Ralentir et préserver la joie
Oser penser différemment le rapport à son activité: témoignages
- Vivre la complémentarité des dons en communauté
- «Utiliser mes compétences, et que cela ait du sens»
- Ralentir et préserver la joie
«Il y a un an et demi, un ami nous a dit, à ma femme et moi: ‹C’est quand même bizarre qu’on coure comme des fous jusqu’à 65 ans pour s’arrêter complètement à 65 ans et un jour. Jusque-là, il faut sprinter puis: plus rien!›», relate Marc Balz, pasteur des pasteurs dans la région Berne-Jura. «Avant cette discussion, jamais je ne m’étais posé la question. Pour moi, c’était évident que j’allais bosser en plein jusqu’à 65 ans pour ensuite diminuer tranquillement, faire de temps à autre un culte, un enterrement, rendre service… Son interrogation a fait du chemin en moi et je me suis dit: ‹Est-ce que ce ne serait pas une option de ralentir avant 65 ans pour continuer de courir, mais moins vite, tant que la santé, la joie et l’élan me sont préservés?›»

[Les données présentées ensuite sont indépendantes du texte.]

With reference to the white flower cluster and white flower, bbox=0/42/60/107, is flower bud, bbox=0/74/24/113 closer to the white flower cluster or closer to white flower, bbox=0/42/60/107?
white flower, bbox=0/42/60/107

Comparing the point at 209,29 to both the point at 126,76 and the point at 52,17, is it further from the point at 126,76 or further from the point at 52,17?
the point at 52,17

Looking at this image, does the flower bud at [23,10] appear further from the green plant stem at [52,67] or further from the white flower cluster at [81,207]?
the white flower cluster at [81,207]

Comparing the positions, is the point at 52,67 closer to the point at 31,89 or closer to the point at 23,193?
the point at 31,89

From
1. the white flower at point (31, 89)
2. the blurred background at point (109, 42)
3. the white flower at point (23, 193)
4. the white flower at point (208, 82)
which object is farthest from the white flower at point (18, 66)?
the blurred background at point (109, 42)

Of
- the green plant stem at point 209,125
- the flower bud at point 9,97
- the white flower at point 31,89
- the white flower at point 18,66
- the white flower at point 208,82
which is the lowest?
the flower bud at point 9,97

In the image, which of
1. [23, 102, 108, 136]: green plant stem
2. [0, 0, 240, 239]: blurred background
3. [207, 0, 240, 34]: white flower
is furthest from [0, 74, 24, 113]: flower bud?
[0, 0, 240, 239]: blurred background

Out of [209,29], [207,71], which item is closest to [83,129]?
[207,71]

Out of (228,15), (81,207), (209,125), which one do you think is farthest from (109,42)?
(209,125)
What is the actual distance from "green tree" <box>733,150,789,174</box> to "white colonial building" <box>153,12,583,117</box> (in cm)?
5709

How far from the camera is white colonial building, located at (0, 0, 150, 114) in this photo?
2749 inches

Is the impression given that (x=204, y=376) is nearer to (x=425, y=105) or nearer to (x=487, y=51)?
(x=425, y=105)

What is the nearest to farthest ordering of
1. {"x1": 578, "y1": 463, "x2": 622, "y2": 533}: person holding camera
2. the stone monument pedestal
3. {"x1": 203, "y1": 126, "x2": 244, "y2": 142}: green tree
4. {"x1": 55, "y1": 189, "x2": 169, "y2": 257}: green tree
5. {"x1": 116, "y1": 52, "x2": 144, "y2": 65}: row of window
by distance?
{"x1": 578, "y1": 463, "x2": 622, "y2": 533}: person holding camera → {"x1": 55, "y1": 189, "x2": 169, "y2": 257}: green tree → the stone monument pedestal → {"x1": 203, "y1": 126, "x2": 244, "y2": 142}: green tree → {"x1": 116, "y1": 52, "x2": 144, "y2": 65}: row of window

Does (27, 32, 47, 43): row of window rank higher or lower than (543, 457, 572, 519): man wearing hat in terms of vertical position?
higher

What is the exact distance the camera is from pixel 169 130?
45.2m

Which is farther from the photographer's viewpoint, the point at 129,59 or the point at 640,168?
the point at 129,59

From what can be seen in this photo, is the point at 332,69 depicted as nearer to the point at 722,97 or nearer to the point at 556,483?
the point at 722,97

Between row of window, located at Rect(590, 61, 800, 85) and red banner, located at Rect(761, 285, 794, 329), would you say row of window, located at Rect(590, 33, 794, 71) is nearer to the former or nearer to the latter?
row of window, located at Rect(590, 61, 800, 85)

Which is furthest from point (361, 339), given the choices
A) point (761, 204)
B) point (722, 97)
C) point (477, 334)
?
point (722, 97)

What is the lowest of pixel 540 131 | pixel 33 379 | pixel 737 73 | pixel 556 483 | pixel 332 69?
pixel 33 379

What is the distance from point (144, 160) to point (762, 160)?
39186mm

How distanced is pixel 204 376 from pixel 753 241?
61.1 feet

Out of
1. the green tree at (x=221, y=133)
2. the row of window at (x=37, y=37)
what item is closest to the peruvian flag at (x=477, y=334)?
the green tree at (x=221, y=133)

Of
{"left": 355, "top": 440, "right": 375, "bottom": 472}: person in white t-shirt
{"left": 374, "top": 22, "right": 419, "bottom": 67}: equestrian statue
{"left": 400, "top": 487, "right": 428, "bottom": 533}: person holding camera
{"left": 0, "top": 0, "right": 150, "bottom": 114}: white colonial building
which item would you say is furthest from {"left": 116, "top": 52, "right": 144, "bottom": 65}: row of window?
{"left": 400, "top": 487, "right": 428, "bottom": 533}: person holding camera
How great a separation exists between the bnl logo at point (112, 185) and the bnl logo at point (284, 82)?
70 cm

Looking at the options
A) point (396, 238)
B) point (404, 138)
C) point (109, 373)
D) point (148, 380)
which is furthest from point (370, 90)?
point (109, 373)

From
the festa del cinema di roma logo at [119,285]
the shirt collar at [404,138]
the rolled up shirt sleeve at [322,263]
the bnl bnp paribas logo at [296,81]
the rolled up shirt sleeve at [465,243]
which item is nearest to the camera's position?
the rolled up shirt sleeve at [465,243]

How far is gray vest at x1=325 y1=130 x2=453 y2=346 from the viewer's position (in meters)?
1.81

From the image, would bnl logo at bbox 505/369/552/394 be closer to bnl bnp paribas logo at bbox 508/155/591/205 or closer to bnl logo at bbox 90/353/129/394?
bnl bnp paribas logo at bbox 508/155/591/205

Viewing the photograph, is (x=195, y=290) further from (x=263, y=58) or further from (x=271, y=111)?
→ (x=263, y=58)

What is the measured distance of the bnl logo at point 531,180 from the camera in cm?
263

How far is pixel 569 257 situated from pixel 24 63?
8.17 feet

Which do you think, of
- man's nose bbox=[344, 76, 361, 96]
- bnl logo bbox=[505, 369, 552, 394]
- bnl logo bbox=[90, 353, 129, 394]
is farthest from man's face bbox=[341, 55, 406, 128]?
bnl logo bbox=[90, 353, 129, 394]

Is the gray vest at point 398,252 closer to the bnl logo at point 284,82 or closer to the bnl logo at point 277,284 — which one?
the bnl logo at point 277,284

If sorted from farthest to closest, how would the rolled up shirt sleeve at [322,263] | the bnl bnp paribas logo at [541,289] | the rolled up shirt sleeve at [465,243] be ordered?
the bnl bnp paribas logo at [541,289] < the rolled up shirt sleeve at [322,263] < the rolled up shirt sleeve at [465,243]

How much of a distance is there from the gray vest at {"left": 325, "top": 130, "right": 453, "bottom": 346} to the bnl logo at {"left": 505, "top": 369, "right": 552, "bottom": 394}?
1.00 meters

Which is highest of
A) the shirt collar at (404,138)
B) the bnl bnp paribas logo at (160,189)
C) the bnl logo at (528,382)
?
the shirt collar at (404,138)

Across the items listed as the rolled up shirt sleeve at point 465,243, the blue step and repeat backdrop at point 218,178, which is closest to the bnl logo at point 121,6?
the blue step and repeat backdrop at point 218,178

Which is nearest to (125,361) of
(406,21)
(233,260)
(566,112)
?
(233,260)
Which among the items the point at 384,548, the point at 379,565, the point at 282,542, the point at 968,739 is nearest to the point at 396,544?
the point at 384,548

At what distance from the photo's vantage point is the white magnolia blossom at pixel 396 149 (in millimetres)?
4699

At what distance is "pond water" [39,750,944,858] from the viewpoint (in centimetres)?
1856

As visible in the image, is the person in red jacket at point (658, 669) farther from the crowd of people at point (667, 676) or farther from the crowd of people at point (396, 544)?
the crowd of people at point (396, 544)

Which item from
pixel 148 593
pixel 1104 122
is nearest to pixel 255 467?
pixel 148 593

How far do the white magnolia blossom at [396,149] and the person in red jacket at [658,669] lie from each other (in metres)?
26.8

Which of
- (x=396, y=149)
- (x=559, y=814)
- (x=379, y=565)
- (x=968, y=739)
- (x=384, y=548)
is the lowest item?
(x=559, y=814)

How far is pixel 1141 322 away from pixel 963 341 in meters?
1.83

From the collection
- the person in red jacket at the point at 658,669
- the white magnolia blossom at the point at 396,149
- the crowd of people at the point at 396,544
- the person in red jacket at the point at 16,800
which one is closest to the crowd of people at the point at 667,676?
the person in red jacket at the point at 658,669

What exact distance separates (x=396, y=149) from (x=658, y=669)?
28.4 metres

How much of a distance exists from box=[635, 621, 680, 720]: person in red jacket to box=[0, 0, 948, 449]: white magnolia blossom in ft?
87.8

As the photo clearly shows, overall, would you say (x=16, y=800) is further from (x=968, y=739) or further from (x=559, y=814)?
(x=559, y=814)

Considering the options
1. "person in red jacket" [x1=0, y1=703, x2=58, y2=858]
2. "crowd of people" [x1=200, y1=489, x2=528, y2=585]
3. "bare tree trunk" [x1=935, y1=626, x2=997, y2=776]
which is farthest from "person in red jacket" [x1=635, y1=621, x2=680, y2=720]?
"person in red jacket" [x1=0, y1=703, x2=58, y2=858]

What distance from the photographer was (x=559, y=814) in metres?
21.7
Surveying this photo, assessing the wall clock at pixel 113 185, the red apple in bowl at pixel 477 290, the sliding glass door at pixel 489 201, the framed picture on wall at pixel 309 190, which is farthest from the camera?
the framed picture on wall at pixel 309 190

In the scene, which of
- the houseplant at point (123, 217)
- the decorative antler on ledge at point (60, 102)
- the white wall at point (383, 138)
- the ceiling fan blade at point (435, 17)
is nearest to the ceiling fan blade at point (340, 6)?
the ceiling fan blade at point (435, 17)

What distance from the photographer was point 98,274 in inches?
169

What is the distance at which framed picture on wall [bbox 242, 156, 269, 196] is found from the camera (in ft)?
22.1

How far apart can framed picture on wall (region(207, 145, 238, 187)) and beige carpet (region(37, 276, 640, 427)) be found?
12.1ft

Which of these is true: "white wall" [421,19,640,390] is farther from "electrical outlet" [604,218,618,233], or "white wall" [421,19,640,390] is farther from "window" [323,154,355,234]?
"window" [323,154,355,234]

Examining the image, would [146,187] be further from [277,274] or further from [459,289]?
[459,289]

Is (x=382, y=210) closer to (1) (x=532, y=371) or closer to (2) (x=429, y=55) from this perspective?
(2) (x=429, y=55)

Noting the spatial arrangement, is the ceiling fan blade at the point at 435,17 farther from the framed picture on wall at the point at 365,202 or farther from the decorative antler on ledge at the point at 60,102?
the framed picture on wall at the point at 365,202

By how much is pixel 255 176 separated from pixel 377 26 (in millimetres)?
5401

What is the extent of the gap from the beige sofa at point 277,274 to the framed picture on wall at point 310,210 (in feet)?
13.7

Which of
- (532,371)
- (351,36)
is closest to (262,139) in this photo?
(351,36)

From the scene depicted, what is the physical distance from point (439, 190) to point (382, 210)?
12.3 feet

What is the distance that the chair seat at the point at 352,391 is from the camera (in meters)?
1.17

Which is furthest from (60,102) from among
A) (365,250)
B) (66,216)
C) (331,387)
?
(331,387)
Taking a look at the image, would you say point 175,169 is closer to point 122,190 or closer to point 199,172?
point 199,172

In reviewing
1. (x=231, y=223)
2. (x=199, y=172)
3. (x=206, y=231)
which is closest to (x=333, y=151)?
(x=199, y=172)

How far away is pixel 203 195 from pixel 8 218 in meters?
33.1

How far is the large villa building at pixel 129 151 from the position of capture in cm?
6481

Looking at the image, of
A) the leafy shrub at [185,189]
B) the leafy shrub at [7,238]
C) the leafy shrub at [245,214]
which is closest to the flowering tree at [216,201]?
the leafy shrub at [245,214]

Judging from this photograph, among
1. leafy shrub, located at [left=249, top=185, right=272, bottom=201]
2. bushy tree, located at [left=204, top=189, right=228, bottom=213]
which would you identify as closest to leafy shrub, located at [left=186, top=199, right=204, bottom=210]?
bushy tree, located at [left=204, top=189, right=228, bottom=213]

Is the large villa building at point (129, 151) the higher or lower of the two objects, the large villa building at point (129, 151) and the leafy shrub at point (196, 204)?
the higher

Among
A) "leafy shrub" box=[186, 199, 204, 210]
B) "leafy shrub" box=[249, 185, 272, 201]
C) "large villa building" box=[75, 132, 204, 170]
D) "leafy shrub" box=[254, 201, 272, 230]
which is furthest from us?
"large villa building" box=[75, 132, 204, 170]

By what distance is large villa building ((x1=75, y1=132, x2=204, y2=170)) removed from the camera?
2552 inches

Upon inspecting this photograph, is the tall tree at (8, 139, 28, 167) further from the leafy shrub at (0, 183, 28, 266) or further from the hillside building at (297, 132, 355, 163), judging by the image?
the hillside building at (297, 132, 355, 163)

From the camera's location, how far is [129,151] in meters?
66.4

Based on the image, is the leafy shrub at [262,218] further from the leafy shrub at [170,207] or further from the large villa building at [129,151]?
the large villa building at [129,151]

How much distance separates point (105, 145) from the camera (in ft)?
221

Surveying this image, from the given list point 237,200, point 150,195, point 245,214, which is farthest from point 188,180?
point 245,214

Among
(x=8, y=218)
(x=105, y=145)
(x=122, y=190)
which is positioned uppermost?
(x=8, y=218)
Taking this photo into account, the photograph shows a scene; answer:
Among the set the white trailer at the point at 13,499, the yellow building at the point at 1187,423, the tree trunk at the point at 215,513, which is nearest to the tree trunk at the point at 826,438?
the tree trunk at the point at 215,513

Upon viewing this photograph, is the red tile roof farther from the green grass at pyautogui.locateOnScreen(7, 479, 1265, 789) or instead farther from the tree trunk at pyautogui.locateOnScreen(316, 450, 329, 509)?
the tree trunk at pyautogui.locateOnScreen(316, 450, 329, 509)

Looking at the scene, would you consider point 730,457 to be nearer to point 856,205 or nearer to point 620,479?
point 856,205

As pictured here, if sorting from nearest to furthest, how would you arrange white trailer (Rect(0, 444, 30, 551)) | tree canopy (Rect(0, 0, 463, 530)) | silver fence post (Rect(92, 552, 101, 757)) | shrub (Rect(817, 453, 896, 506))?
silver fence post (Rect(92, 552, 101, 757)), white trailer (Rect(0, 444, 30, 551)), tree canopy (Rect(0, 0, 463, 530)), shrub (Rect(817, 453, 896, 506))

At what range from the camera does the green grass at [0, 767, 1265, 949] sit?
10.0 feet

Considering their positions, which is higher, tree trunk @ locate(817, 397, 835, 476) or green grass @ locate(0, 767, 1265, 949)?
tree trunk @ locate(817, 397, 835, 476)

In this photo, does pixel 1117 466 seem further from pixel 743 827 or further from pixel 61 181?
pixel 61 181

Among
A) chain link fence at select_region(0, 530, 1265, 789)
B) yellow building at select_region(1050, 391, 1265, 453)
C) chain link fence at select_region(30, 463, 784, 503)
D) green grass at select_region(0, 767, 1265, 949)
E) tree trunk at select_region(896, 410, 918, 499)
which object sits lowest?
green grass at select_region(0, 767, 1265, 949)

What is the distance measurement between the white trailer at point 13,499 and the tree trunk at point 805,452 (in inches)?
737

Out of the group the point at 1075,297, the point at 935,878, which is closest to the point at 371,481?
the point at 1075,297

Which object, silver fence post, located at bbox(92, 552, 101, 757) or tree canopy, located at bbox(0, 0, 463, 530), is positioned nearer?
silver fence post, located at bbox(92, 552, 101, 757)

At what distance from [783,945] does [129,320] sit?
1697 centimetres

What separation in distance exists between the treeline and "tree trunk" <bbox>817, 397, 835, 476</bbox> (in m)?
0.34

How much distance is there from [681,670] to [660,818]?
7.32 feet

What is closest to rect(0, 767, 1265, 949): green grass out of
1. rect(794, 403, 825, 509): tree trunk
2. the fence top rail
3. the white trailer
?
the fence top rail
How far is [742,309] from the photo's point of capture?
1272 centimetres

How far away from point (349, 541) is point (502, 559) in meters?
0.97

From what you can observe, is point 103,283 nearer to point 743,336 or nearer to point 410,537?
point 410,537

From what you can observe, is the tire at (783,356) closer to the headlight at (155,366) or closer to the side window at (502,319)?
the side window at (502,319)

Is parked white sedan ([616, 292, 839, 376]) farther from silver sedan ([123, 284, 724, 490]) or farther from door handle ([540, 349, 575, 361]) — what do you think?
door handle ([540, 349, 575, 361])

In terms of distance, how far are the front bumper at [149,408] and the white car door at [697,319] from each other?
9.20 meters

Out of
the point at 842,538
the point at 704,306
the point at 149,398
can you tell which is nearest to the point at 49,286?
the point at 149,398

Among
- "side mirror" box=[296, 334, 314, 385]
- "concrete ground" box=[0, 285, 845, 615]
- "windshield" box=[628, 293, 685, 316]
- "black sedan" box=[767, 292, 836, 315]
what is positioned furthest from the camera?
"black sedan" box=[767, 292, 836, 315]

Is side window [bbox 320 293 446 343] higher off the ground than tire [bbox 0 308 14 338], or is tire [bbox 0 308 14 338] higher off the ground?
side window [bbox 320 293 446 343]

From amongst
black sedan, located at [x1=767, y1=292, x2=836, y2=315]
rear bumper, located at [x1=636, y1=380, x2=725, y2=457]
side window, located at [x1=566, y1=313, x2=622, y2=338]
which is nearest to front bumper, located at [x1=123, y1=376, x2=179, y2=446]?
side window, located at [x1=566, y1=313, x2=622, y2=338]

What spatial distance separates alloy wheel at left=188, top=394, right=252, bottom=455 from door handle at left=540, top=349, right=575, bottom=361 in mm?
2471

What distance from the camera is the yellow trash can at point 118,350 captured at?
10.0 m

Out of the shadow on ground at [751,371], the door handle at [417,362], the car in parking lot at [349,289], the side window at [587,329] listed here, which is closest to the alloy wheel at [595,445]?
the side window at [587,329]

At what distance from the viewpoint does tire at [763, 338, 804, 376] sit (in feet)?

Aujourd’hui âgé de 63 ans, le ministre va quitter fin septembre son poste de pasteur régional et ne gardera qu’un 25% consacré à l’accompagnement des stagiaires, qu’il espère compléter par quelques mandats comme pasteur remplaçant ou faisant appel à ses compétences de coach et de formateur d’adultes. «Un tel changement, ça se prépare évidemment. Cela a un impact sérieux sur le budget. Je peux me le permettre aussi parce que les enfants sont sortis de la coquille et que ma femme a une certaine souplesse. Faire face à cette étape de vie demande beaucoup de discussions, et puis ça vient nous interroger sur nos rôles respectifs», explique le ministre.
«Et ce projet s’anticipe aussi au niveau de l’image que j’ai de moi: je me rends compte que c’est un grand chantier et que je n’en suis pas au bout. Je suis pasteur depuis 34 ans: c’est une identité que j’ai faite mienne, mais elle m’est aussi donnée de l’extérieur.» Changer constitue donc un sacré défi: «Un ami en retraite depuis peu m’a fait remarquer que depuis l’âge d’aller à l’école, entre formations et emplois successifs, d’autres ont toujours décidé de ses horaires. Un cadre extérieur structurait sa vie. ‹Maintenant, tout d’un coup, je dois décider de ce que je fais, de ce qui est prioritaire›, me disait-il.»
Marc Balz évoque aussi d’autres raisons qui l’ont poussé à ralentir, malgré l’insécurité que cela représente: «C’est une question de valeurs. Ce que je reçois sur mon compte salaire chaque mois est évidemment une sécurité, mais est-ce que je peux vivre avec moins? Est-ce que ma santé et ma joie à vivre ont de l’importance? Ce que je me suis dit aussi, c’est qu’avant de commencer à faire du mauvais boulot, pour des raisons d’âge, pour des raisons de fatigue, et peut-être de motivation qui diminue, je préfère m’arrêter.» Aurait-il voulu pouvoir prendre cette décision plus tôt? «Il y a cinq ans, la question ne se posait pas et, il y a deux ans, je n’étais pas prêt.»